Trauma can have a big impact on someone’s life when they do not have the tools to cope with it. Post-traumatic stress disorder (PTSD) could be secondary and unrelated to extremism or it could add to the complexity of the risk of extremism. For example, the symptoms helplessness and distress might heighten the resonance of extremist narratives because they help find meaning and comfort. The self-destructive tendencies might push an individual to the dangerousness and risks of terrorism. Or the mental health issues that are secondary to PTSD (e.g. depression, anxiety, stress and substance misuse) may push an individual to (violent) extremism. The relationship between PTSD and extremism may be multi-directional, preceding extremism as well as arising from extremism.

To be able to understand the issues and strengths of trauma survivors it is important to consider gender stereotypes and roles and cultural impact on symptom expression. The social or cultural context of an individual can strengthen or weaken the link between trauma and radicalisation, violence or violent extremism. Culture even impacts whether the concept of trauma is recognised as a mental health issue. Especially in men and boys the social concept of masculinity, not talking about your feelings, can be detrimental in dealing with trauma.

The goal of this meeting is to discuss how to recognise and deal with distress and trauma as a mental health practitioner working in P/CVE and how trauma impacts their P/CVE work. Furthermore, we will explore what influences symptom expression and experience of traumatic stress in men and boys, how this affects proneness to violence and extremism and how to take this into account when providing mental health support.

Call for participants

We are currently looking for experienced first line practitioners from the mental health sector working with radicalised individuals or in prevention of radicalisation. In order to find the best suited participants and to tailor the meeting content to the practitioners’ needs, we would like you to fill out this survey before 29 May 2023.

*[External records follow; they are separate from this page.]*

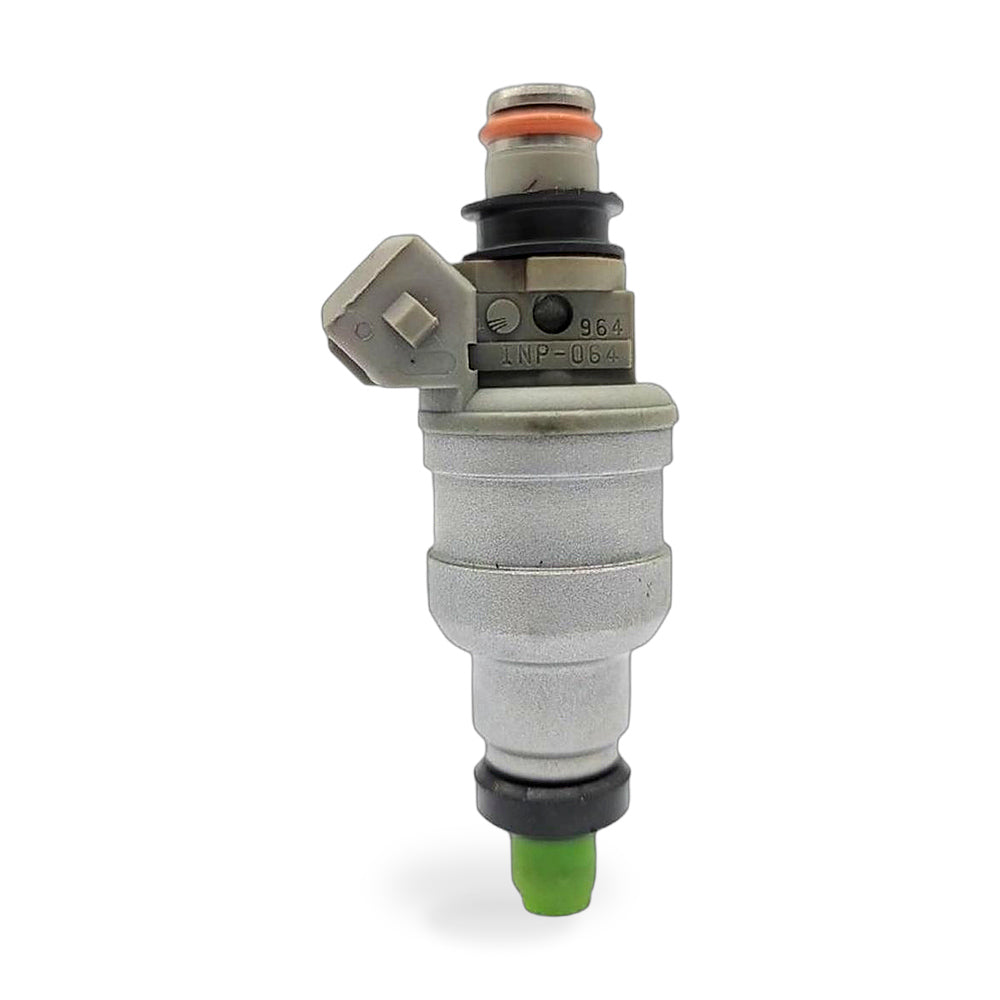Fuel Injector Suitable for Mitsubishi Eclipse L4 2.0L INP-064 MD175077 MDH240 - ZT2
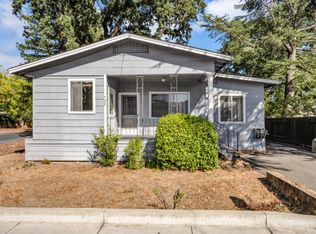 735 Hunt Ave, Saint Helena, CA 94574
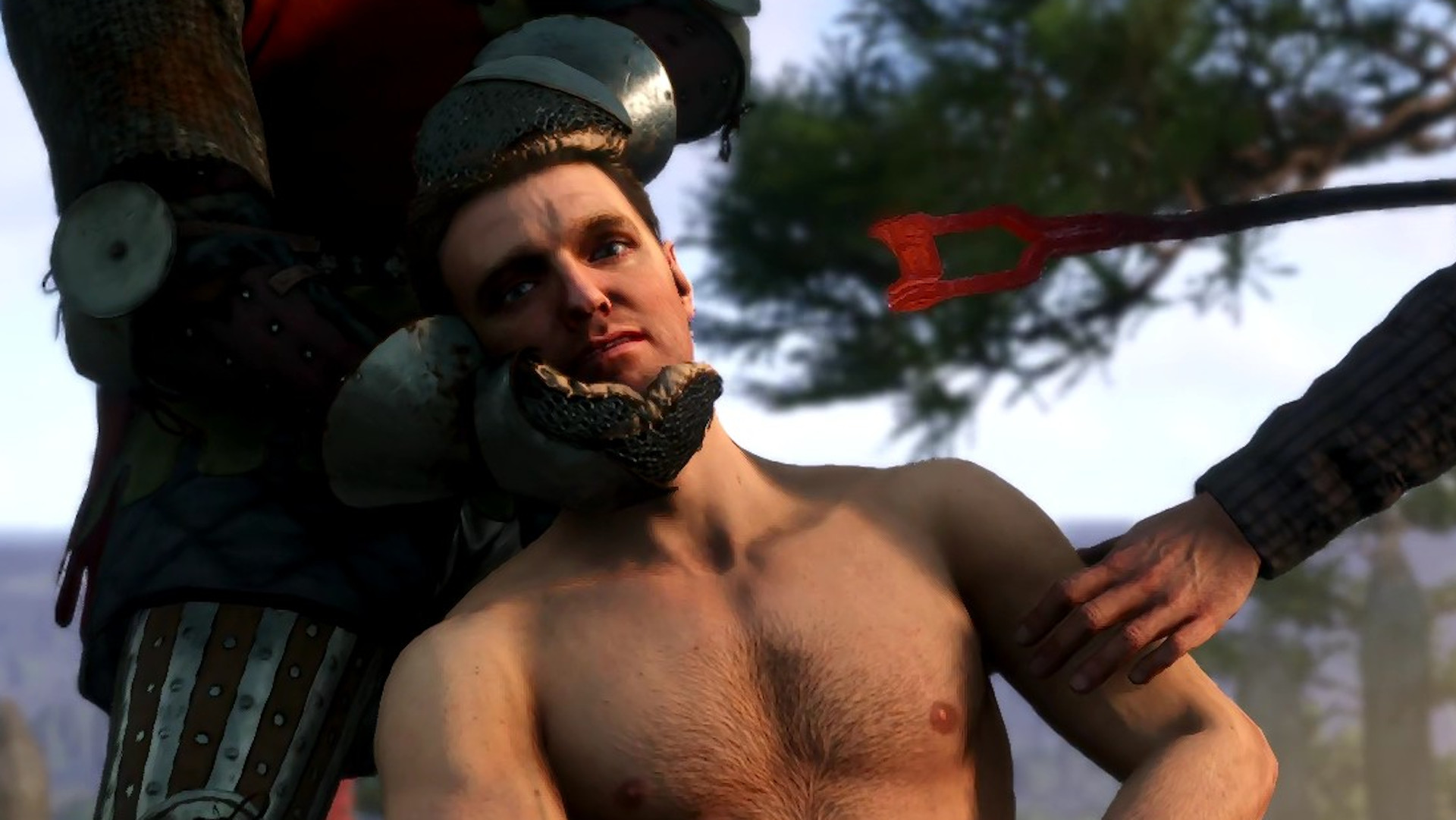 Tổng kết 2025 - những nhân vật chất lượng, nổi bậc nhất làng game trong năm qua- Ảnh 4.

We will invite participants based on this information. Please keep in mind that we can only include a limited number of participants in this meeting in order to foster exchanges, so participation is not guaranteed. We will contact you on this beginning of June.

If you know other suitable participants for whom this meeting may be interesting, we encourage you to forward the call. 

Do you have any further questions? Please do not hesitate to contact f [dot] denizatradaradvies [dot] nl (Feline Deniz).

Please note this is a face-to-face event taking place in Bologna, Italy and requires travel. Your travel will be arranged by RAN. By applying for participation, you confirm your availability and willingness to travel for this meeting.